*THE DATA*
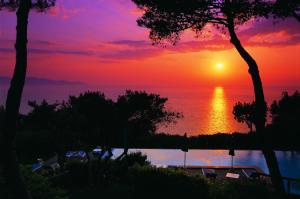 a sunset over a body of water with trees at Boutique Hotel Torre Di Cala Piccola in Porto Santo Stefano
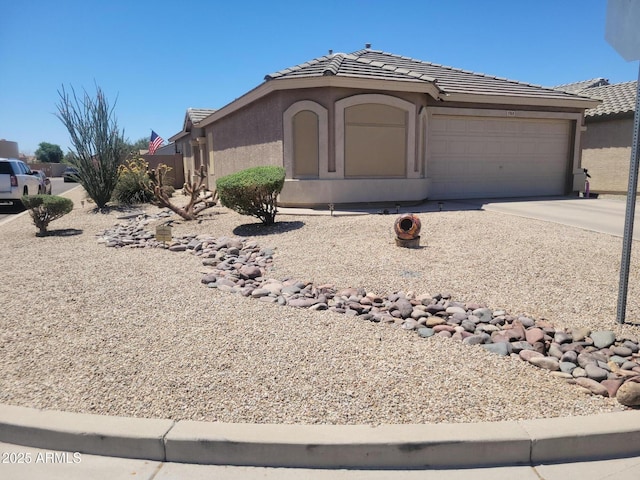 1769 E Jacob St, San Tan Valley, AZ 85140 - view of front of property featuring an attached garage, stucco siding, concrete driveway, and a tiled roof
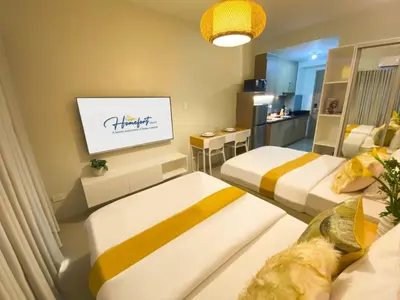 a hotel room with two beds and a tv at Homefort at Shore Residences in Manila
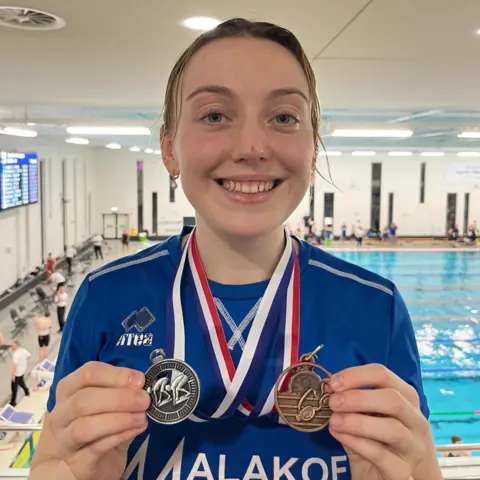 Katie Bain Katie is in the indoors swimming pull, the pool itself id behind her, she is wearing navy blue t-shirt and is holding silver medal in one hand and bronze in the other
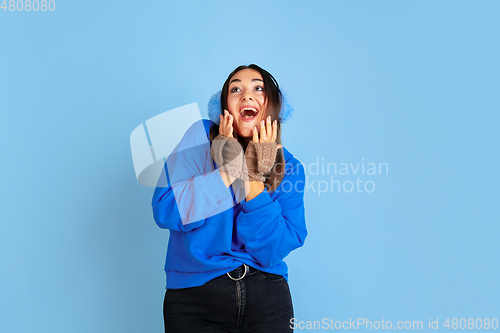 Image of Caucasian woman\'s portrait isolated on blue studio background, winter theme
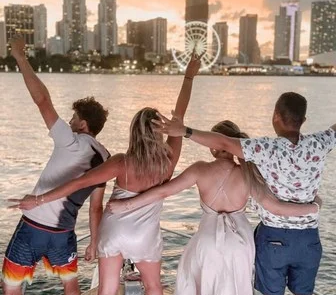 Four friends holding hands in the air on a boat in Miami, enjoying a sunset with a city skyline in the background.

* * *

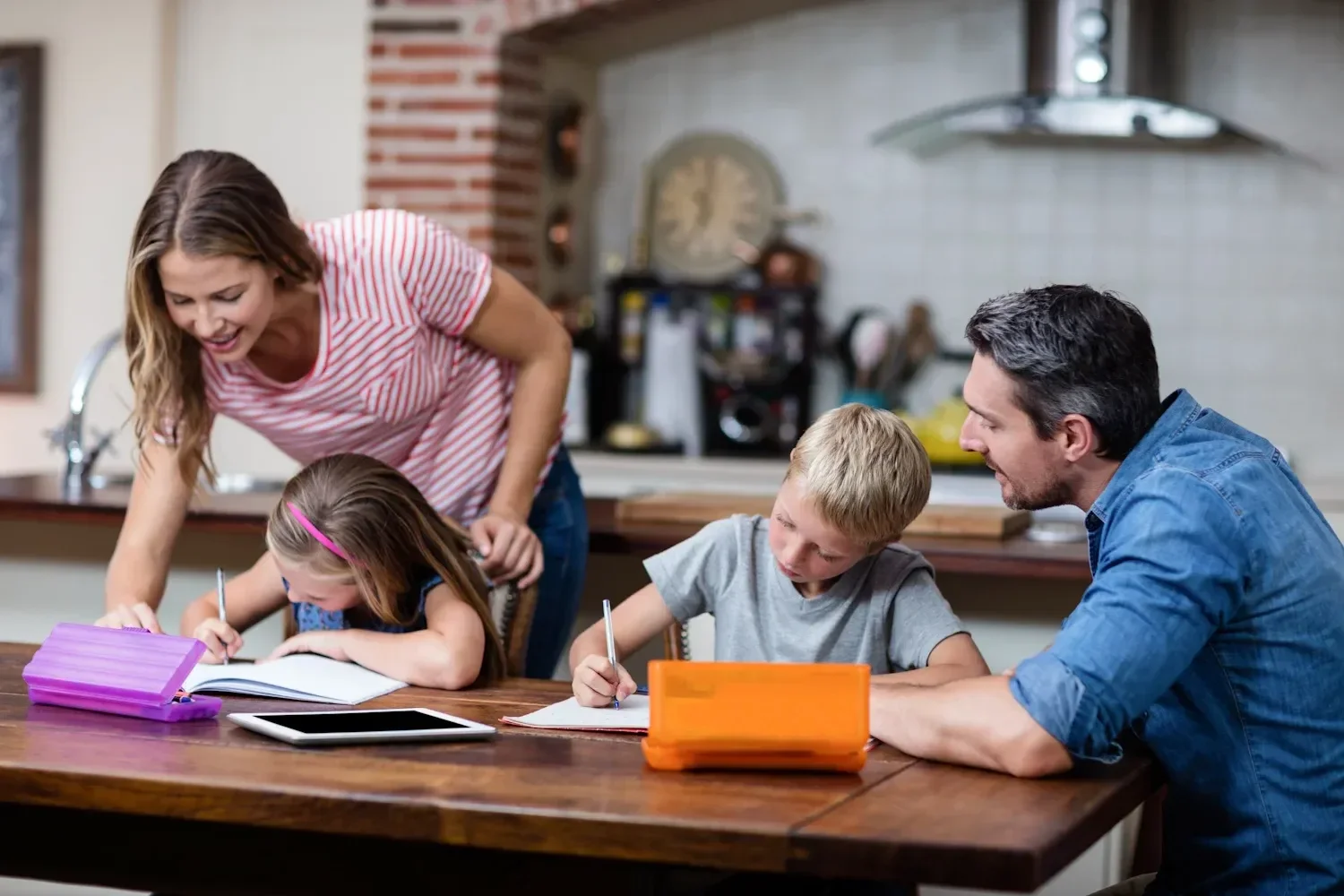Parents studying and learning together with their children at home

*AIM OF THE EXERCISE*
Line for line, output the entries above from the line with "Image of Caucasian" to the line with "Four friends holding", both included, and nothing more. Skip pictures.

*ANSWER SECTION*
 Image of Caucasian woman\'s portrait isolated on blue studio background, winter theme
 Four friends holding hands in the air on a boat in Miami, enjoying a sunset with a city skyline in the background.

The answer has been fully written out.